• Your goal: Render the material below as a Markdown table with two columns, Row and Line, giving each non-blank line its own numbered row and skipping blank lines. Leave the pictures out of the table.

• Excerpted data:

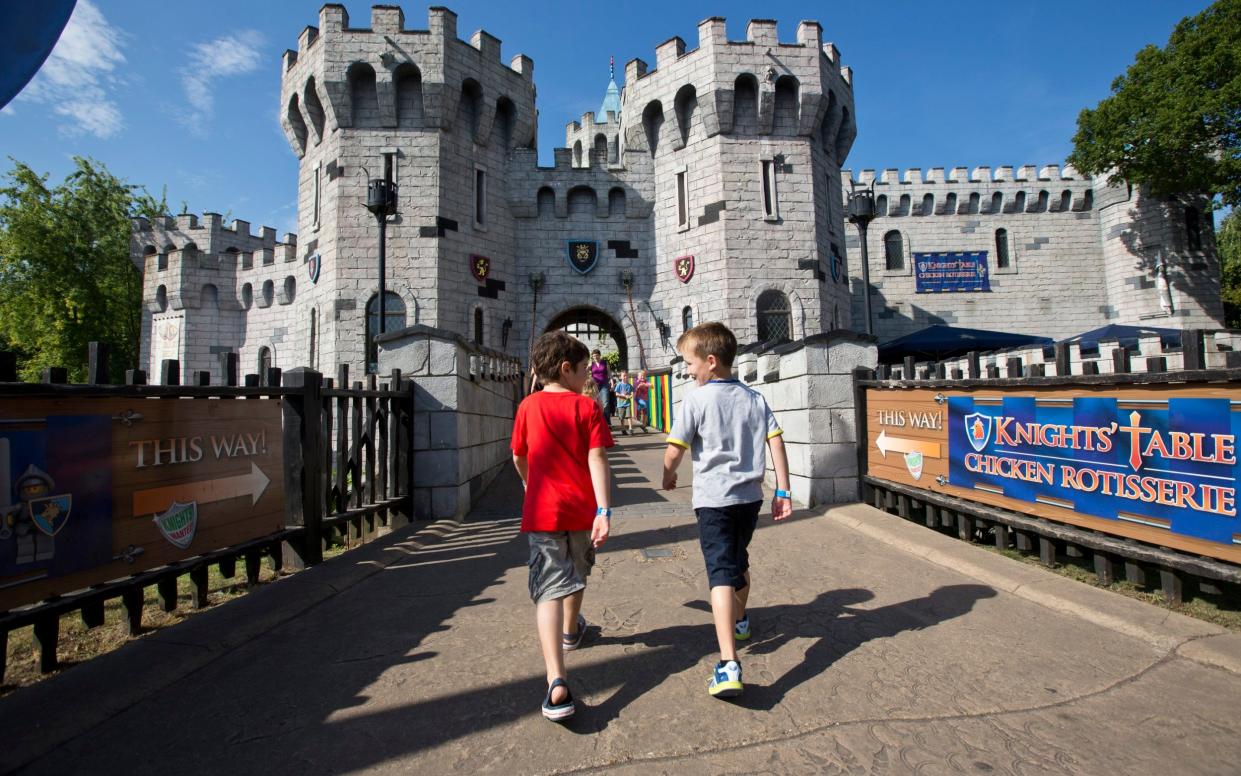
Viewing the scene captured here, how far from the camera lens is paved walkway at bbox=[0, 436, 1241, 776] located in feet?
6.58

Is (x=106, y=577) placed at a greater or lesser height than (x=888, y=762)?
greater

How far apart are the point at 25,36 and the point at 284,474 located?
307cm

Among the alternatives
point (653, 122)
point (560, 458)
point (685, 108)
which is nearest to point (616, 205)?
point (653, 122)

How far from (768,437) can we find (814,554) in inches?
84.4

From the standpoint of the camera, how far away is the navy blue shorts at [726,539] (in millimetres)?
2592

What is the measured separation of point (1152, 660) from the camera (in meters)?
2.60

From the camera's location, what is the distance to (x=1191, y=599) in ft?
10.9

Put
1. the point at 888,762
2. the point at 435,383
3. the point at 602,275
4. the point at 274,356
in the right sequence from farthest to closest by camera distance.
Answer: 1. the point at 274,356
2. the point at 602,275
3. the point at 435,383
4. the point at 888,762

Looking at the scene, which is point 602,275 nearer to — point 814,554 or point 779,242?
point 779,242

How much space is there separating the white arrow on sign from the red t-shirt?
2103 millimetres

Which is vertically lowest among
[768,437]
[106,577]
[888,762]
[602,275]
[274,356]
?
[888,762]

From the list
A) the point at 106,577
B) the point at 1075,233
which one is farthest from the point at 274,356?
the point at 1075,233

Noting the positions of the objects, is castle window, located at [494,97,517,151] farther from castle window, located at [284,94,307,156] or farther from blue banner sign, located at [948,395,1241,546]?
blue banner sign, located at [948,395,1241,546]

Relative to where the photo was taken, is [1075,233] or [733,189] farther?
[1075,233]
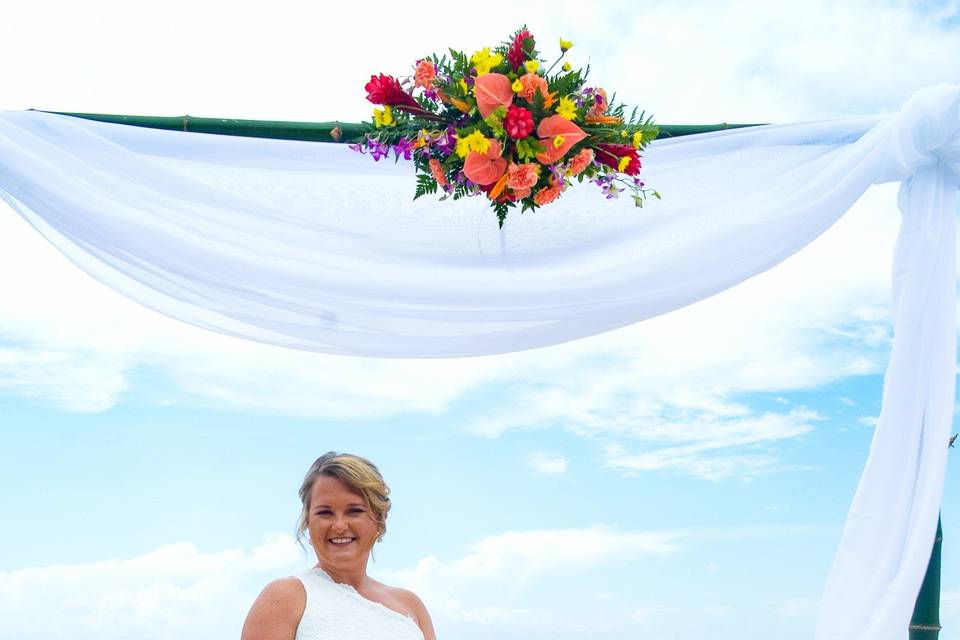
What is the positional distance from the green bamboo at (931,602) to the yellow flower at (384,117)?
74.8 inches

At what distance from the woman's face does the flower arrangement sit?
2.82 feet

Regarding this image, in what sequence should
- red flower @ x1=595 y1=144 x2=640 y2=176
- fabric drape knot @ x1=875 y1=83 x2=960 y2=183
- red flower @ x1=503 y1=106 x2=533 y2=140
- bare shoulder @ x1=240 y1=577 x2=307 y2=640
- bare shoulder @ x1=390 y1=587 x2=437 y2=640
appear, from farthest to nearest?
1. fabric drape knot @ x1=875 y1=83 x2=960 y2=183
2. red flower @ x1=595 y1=144 x2=640 y2=176
3. bare shoulder @ x1=390 y1=587 x2=437 y2=640
4. red flower @ x1=503 y1=106 x2=533 y2=140
5. bare shoulder @ x1=240 y1=577 x2=307 y2=640

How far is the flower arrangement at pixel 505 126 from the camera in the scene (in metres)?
2.83

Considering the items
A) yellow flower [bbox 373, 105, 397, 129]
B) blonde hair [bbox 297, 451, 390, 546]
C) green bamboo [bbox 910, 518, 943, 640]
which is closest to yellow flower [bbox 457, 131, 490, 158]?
yellow flower [bbox 373, 105, 397, 129]

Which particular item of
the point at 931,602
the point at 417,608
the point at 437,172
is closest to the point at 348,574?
the point at 417,608

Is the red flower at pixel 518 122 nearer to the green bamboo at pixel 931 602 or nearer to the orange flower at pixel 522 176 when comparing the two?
the orange flower at pixel 522 176

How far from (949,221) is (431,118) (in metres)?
1.52

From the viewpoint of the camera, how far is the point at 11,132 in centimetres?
306

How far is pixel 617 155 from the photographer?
9.91ft

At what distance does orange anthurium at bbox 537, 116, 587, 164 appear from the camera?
284cm

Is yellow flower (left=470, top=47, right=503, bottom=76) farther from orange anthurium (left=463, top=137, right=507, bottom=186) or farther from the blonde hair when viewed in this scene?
the blonde hair

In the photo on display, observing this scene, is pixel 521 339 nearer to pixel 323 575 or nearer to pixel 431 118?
pixel 431 118

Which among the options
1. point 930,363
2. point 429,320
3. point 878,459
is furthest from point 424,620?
point 930,363

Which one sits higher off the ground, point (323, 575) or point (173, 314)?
point (173, 314)
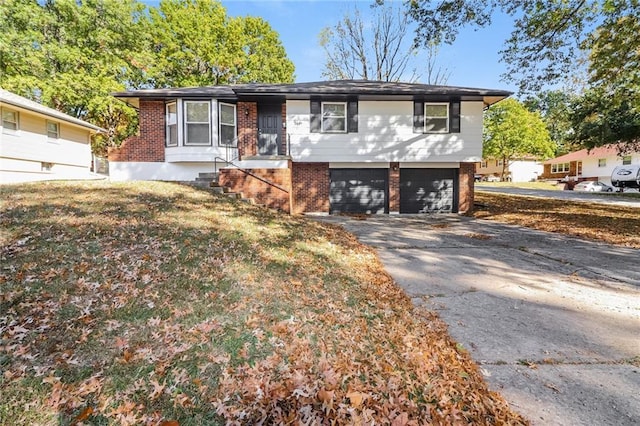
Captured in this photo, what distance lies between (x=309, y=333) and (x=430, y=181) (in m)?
11.8

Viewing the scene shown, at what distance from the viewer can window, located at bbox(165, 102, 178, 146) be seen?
492 inches

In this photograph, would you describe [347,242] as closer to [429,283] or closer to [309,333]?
[429,283]

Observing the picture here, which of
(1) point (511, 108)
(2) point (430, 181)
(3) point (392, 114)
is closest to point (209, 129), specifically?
(3) point (392, 114)

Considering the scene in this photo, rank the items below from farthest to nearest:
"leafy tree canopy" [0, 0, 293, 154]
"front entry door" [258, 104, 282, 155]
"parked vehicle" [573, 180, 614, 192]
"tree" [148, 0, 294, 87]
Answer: "parked vehicle" [573, 180, 614, 192] → "tree" [148, 0, 294, 87] → "leafy tree canopy" [0, 0, 293, 154] → "front entry door" [258, 104, 282, 155]

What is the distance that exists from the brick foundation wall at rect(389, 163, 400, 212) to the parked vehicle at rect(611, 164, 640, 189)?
77.7 ft

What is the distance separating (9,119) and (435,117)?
1876cm

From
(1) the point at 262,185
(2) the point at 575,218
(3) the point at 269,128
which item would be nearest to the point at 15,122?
(3) the point at 269,128

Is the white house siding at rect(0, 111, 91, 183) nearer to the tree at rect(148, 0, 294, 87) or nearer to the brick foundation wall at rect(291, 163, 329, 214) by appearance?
the tree at rect(148, 0, 294, 87)

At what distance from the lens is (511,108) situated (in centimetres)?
3653

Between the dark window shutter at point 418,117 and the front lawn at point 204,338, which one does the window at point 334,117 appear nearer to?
the dark window shutter at point 418,117

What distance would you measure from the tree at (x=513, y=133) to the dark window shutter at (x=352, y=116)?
31.0m

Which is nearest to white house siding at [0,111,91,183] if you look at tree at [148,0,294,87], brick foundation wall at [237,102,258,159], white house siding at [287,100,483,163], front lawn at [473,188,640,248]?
tree at [148,0,294,87]

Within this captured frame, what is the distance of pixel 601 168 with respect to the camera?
34219mm

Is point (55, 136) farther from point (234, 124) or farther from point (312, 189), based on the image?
point (312, 189)
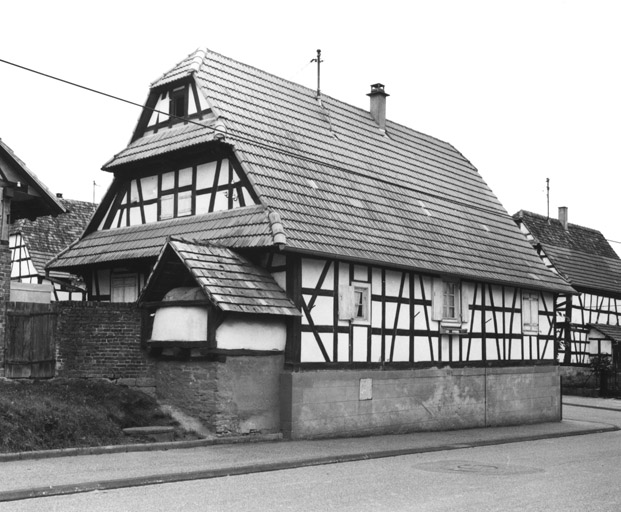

• Answer to this task:
| Row | Line |
|---|---|
| 1 | Viewing the scene captured here, how far from the camera lens is paved walkway at bbox=[0, 436, 1241, 776] located in feet? |
| 2 | 6.58 |
| 3 | Is (x=106, y=577) placed at a greater or lesser height than (x=888, y=762)? |
| 4 | greater |
| 5 | How far apart are the point at 25,36 and the point at 284,474 located? |
| 6 | 307cm |
| 7 | Among the alternatives |
| 8 | point (653, 122) |
| 9 | point (560, 458) |
| 10 | point (685, 108) |
| 11 | which is nearest to point (616, 205)? |
| 12 | point (653, 122) |
| 13 | How far from (768,437) can we find (814,554) in inches? |
| 14 | 84.4 |
| 15 | From the standpoint of the camera, how far away is the navy blue shorts at [726,539] (in millimetres)? |
| 16 | 2592 |
| 17 | What is the measured separation of point (1152, 660) from the camera (in meters)? |
| 18 | 2.60 |
| 19 | From the camera's location, what is the distance to (x=1191, y=599) in ft? |
| 20 | 10.9 |
| 21 | Put |
| 22 | 1. the point at 888,762 |
| 23 | 2. the point at 435,383 |
| 24 | 3. the point at 602,275 |
| 25 | 4. the point at 274,356 |
| 26 | in the right sequence from farthest to closest by camera distance. |
| 27 | Answer: 1. the point at 274,356 |
| 28 | 2. the point at 602,275 |
| 29 | 3. the point at 435,383 |
| 30 | 4. the point at 888,762 |
| 31 | Looking at the scene, which is point 602,275 nearer to — point 814,554 or point 779,242? |
| 32 | point 779,242 |
| 33 | How much space is there separating the white arrow on sign from the red t-shirt? |
| 34 | 2103 millimetres |
| 35 | Which is vertically lowest among |
| 36 | [768,437] |
| 37 | [106,577] |
| 38 | [888,762] |
| 39 | [602,275] |
| 40 | [274,356] |
| 41 | ? |
| 42 | [888,762] |
| 43 | From the list |
| 44 | A) the point at 106,577 |
| 45 | B) the point at 1075,233 |
| 46 | which one is farthest from the point at 274,356? |
| 47 | the point at 1075,233 |
| 48 | Noting the positions of the objects, is castle window, located at [494,97,517,151] farther from castle window, located at [284,94,307,156] or farther from blue banner sign, located at [948,395,1241,546]? |
| 49 | blue banner sign, located at [948,395,1241,546] |
| 50 | Relative to where the photo was taken, is [1075,233] or [733,189] farther? |
| 51 | [1075,233] |
| 52 | What is the positional distance from the green bamboo at (931,602) to the yellow flower at (384,117)? |
| 53 | 74.8 inches |
| 54 | At what distance from the woman's face does the flower arrangement sit? |
| 55 | 2.82 feet |
| 56 | Regarding this image, in what sequence should |
| 57 | - red flower @ x1=595 y1=144 x2=640 y2=176 |
| 58 | - fabric drape knot @ x1=875 y1=83 x2=960 y2=183 |
| 59 | - red flower @ x1=503 y1=106 x2=533 y2=140 |
| 60 | - bare shoulder @ x1=240 y1=577 x2=307 y2=640 |
| 61 | - bare shoulder @ x1=390 y1=587 x2=437 y2=640 |
| 62 | appear, from farthest to nearest? |
| 63 | 1. fabric drape knot @ x1=875 y1=83 x2=960 y2=183 |
| 64 | 2. red flower @ x1=595 y1=144 x2=640 y2=176 |
| 65 | 3. bare shoulder @ x1=390 y1=587 x2=437 y2=640 |
| 66 | 4. red flower @ x1=503 y1=106 x2=533 y2=140 |
| 67 | 5. bare shoulder @ x1=240 y1=577 x2=307 y2=640 |
| 68 | How far is the flower arrangement at pixel 505 126 from the camera in the scene (in metres)? |
| 69 | 2.83 |
| 70 | Considering the items |
| 71 | A) yellow flower [bbox 373, 105, 397, 129] |
| 72 | B) blonde hair [bbox 297, 451, 390, 546] |
| 73 | C) green bamboo [bbox 910, 518, 943, 640] |
| 74 | which is closest to yellow flower [bbox 457, 131, 490, 158]? |
| 75 | yellow flower [bbox 373, 105, 397, 129] |
| 76 | Which particular item of |
| 77 | the point at 931,602 |
| 78 | the point at 417,608 |
| 79 | the point at 437,172 |
| 80 | is closest to the point at 348,574? |
| 81 | the point at 417,608 |
| 82 | Is the red flower at pixel 518 122 nearer to the green bamboo at pixel 931 602 or nearer to the orange flower at pixel 522 176 when comparing the two? |
| 83 | the orange flower at pixel 522 176 |
| 84 | How far from (949,221) is (431,118) (in metres)? |
| 85 | 1.52 |
| 86 | From the viewpoint of the camera, how far is the point at 11,132 in centimetres? |
| 87 | 306 |
| 88 | How far is pixel 617 155 from the photographer? |
| 89 | 9.91ft |
| 90 | At what distance does orange anthurium at bbox 537, 116, 587, 164 appear from the camera? |
| 91 | 284cm |
| 92 | Is yellow flower (left=470, top=47, right=503, bottom=76) farther from orange anthurium (left=463, top=137, right=507, bottom=186) or farther from the blonde hair when viewed in this scene? |
| 93 | the blonde hair |
| 94 | In the photo on display, observing this scene, is pixel 521 339 nearer to pixel 323 575 or nearer to pixel 431 118? |
| 95 | pixel 431 118 |
| 96 | Which among the options |
| 97 | 1. point 930,363 |
| 98 | 2. point 429,320 |
| 99 | 3. point 878,459 |
| 100 | is furthest from point 424,620? |
| 101 | point 930,363 |
| 102 | Which one sits higher off the ground, point (323, 575) or point (173, 314)? |
| 103 | point (173, 314) |
| 104 | Captured in this photo, what distance lies between (x=309, y=333) and (x=430, y=181) (in m)? |
| 105 | 11.8 |
| 106 | Viewing the scene shown, at what distance from the viewer can window, located at bbox(165, 102, 178, 146) be seen? |
| 107 | 492 inches |
| 108 | In this photograph, would you describe [347,242] as closer to [429,283] or closer to [309,333]? |
| 109 | [429,283] |
| 110 | Observing the picture here, which of |
| 111 | (1) point (511, 108) |
| 112 | (2) point (430, 181) |
| 113 | (3) point (392, 114) |
| 114 | is closest to point (209, 129), specifically? |
| 115 | (3) point (392, 114) |
| 116 | Considering the scene in this photo, rank the items below from farthest to nearest: |
| 117 | "leafy tree canopy" [0, 0, 293, 154] |
| 118 | "front entry door" [258, 104, 282, 155] |
| 119 | "parked vehicle" [573, 180, 614, 192] |
| 120 | "tree" [148, 0, 294, 87] |
| 121 | Answer: "parked vehicle" [573, 180, 614, 192] → "tree" [148, 0, 294, 87] → "leafy tree canopy" [0, 0, 293, 154] → "front entry door" [258, 104, 282, 155] |
| 122 | What is the distance that exists from the brick foundation wall at rect(389, 163, 400, 212) to the parked vehicle at rect(611, 164, 640, 189)? |
| 123 | 77.7 ft |
| 124 | What is the distance separating (9,119) and (435,117)? |
| 125 | 1876cm |
| 126 | From |
| 127 | (1) the point at 262,185 |
| 128 | (2) the point at 575,218 |
| 129 | (3) the point at 269,128 |
| 130 | which item would be nearest to the point at 15,122? |
| 131 | (3) the point at 269,128 |
| 132 | Is the white house siding at rect(0, 111, 91, 183) nearer to the tree at rect(148, 0, 294, 87) or nearer to the brick foundation wall at rect(291, 163, 329, 214) by appearance? |
| 133 | the tree at rect(148, 0, 294, 87) |
| 134 | At what distance from the lens is (511,108) situated (in centimetres)? |
| 135 | 3653 |
| 136 | Between the dark window shutter at point 418,117 and the front lawn at point 204,338, which one does the window at point 334,117 appear nearer to? |
| 137 | the dark window shutter at point 418,117 |
| 138 | What distance would you measure from the tree at (x=513, y=133) to the dark window shutter at (x=352, y=116)? |
| 139 | 31.0m |
| 140 | Which is nearest to white house siding at [0,111,91,183] if you look at tree at [148,0,294,87], brick foundation wall at [237,102,258,159], white house siding at [287,100,483,163], front lawn at [473,188,640,248]? |
| 141 | tree at [148,0,294,87] |
| 142 | Within this captured frame, what is the distance of pixel 601 168 with respect to the camera? |
| 143 | 34219mm |
| 144 | Is point (55, 136) farther from point (234, 124) or farther from point (312, 189), based on the image? |
| 145 | point (312, 189) |